> What you need to do
Scan the material below for the word "Connector", then copy every line in which it appears.
====== Input ======
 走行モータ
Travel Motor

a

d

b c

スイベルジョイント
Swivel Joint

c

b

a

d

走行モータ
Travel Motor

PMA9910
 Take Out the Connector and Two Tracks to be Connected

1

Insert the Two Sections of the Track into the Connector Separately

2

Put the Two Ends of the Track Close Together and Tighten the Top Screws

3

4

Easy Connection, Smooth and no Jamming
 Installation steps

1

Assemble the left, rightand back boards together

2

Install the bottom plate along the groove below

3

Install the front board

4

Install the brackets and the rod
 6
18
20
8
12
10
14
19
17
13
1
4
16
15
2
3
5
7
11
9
======
====== Input ======
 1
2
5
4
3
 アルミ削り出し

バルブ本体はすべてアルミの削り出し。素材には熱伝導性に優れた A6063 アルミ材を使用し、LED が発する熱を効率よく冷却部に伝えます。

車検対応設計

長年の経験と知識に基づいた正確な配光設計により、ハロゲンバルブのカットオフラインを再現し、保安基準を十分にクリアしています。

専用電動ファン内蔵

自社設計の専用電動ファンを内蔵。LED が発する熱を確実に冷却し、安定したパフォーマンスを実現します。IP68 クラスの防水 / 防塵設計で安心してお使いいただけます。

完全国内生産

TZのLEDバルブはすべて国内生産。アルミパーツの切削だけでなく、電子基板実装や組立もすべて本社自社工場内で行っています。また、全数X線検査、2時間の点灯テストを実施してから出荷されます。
======
> Result of this exercise
 Take Out the Connector and Two Tracks to be Connected
Insert the Two Sections of the Track into the Connector Separately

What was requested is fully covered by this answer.